The alliance’s 2011 Global Software Piracy study showed the commercial value of the piracy was US$395 million, representing a 4 percent decrease in value from the previous year.
“The decrease in software piracy is testament to the great efforts of the Government,” said Tarun Sawney, alliance senior piracy director for the Asia-Pacific region.
“Admittedly, there is still much work to be done and Vietnam faces a stiff challenge in reducing the level of piracy to levels found in the region or the world-60 percent and 42 percent, respectively. However, I am confident that Vietnam is on the right track.”
He said the alliance worked closely with Government authorities in a Partnership in Protection of Software Copyright, which was established since 2008, to reduce software piracy rates.
Numerous education campaigns and software asset management seminars had been conducted for the business community, including IT retailers and educational institutions.

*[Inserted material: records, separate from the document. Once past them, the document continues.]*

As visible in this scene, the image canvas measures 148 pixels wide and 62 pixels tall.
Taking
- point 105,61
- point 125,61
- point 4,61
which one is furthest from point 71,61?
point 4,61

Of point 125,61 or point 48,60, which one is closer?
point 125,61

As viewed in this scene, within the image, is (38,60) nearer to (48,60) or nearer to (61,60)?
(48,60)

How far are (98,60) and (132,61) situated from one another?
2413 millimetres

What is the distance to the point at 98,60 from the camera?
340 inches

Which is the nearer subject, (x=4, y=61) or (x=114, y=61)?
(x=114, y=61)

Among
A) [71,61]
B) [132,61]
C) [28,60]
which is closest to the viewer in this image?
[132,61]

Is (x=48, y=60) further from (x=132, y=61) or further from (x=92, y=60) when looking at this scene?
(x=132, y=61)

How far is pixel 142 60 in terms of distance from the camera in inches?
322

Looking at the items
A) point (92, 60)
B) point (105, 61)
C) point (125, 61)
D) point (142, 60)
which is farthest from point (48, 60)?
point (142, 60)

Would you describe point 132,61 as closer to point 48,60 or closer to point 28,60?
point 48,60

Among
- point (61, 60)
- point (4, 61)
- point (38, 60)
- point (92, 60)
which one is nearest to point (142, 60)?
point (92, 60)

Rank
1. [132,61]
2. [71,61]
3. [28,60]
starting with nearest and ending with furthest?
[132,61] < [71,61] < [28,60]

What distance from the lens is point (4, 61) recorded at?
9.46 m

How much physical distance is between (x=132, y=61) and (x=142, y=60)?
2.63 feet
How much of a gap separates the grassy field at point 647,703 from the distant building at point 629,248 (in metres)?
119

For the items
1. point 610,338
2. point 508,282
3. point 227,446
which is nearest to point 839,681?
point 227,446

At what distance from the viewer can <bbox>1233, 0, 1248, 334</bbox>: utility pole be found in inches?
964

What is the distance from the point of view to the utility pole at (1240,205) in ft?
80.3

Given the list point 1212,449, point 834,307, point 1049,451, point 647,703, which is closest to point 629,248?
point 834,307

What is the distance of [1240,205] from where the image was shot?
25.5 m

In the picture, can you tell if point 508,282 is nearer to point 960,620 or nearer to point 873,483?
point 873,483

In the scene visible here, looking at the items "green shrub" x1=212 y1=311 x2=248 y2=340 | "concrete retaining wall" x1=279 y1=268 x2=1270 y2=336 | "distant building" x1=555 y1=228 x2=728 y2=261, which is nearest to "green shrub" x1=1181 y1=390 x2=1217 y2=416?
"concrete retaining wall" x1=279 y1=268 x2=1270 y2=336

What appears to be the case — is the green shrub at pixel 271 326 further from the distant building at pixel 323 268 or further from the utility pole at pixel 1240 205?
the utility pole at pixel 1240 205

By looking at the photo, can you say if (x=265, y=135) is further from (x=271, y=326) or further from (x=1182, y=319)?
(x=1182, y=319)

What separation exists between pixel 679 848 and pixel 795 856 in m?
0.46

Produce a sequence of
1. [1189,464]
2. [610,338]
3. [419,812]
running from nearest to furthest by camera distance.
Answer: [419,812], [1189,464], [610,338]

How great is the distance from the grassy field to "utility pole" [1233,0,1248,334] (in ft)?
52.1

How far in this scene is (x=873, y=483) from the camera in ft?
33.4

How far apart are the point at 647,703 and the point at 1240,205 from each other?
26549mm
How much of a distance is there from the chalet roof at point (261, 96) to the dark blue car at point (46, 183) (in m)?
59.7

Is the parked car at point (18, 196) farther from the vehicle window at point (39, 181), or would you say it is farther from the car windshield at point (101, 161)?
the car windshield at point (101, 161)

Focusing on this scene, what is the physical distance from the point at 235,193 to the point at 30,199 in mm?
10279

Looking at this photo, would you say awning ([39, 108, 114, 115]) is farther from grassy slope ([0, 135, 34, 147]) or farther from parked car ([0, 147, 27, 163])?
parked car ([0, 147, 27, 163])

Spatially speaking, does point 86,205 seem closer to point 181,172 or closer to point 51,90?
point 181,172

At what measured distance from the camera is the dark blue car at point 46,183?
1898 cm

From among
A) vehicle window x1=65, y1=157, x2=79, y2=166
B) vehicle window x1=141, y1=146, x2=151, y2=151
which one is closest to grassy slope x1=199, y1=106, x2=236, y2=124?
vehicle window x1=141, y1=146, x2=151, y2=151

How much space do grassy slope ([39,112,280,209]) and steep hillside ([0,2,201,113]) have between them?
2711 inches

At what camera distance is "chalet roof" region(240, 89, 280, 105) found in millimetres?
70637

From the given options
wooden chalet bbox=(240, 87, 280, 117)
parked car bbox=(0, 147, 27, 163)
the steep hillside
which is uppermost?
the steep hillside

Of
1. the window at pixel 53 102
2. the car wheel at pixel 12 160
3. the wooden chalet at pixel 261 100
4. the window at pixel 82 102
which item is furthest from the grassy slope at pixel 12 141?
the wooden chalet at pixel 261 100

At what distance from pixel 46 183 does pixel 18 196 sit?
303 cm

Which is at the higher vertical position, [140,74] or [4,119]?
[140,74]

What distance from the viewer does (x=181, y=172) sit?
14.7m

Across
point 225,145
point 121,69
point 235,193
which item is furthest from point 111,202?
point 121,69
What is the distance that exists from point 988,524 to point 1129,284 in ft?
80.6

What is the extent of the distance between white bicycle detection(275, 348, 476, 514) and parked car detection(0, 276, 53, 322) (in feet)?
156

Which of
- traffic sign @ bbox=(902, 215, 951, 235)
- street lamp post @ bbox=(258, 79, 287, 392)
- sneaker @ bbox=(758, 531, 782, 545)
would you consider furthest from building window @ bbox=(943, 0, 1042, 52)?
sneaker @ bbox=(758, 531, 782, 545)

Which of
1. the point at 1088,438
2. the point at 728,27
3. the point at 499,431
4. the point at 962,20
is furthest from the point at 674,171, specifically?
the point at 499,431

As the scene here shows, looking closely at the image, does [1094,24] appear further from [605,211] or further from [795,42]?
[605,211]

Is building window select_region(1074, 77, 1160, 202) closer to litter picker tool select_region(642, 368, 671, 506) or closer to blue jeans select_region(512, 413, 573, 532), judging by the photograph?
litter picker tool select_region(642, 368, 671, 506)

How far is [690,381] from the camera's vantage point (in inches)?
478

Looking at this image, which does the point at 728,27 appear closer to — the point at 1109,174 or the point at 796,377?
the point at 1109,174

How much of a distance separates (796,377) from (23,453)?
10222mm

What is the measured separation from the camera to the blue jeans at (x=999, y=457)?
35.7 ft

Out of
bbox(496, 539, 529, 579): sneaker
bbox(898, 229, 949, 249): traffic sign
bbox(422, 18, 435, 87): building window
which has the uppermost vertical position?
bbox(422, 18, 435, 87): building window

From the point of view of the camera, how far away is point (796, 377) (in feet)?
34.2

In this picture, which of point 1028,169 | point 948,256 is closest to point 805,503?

Government outreach and crackdown campaigns have also been the feature of initiatives conducted to drive down piracy rates.
To get statistics, Tarun Sawney said the alliance had to find how many new PCs were used each year and what software were they using and compared that with a survey on how much software was sold in Vietnam.
“In order to stimulate the use of legal software, we had to encourage the Government to conduct a public campaign that promotes respect for IP laws and deter piracy through implementation of stronger criminal and administrative sanctions,” said Tarun.
Ha Than, CEO of Lac Viet Computing Corp, said if 81 percent of consumers admitted they shoplifted-even rarely-authorities would react by increasing police patrols and penalties.
Software piracy demanded a similar response, concerted public education and vigorous law enforcement. Coming from the local software industry scene where they invested heavily into developing cutting-edge software solutions, they really needed all the help they could get from the Government to ensure a brighter future for themselves.
Some 36 percent of admitted software pirates in Asia-Pacific surveyed in the study, said they acquired software illegally “all of the time”, “most of the time”, or “occasionally”, while 27 percent said they “rarely” did so. The study also found that admitted software pirates in Asia-Pacific were predominantly male, with 32 percent aged between 18-24.
Alliance president and CEO Robert Holleyman said software piracy was a drain on the global economy, IT innovation and job creation. Governments must take steps to modernize their intellectual property laws and expand enforcement efforts to ensure those who pirated software face real consequences, he said.
He also said the global commercial value of pirated software climbed from US$58.8 billion in 2010 to US$63.4 billion in 2011.
Globally, the study found that piracy rates in emerging markets towered over those in mature markets-68 percent to 24 percent, respectively, on average-and emerging markets accounted for an overwhelming majority of the global increase in the commercial value of software theft, Holleyman said.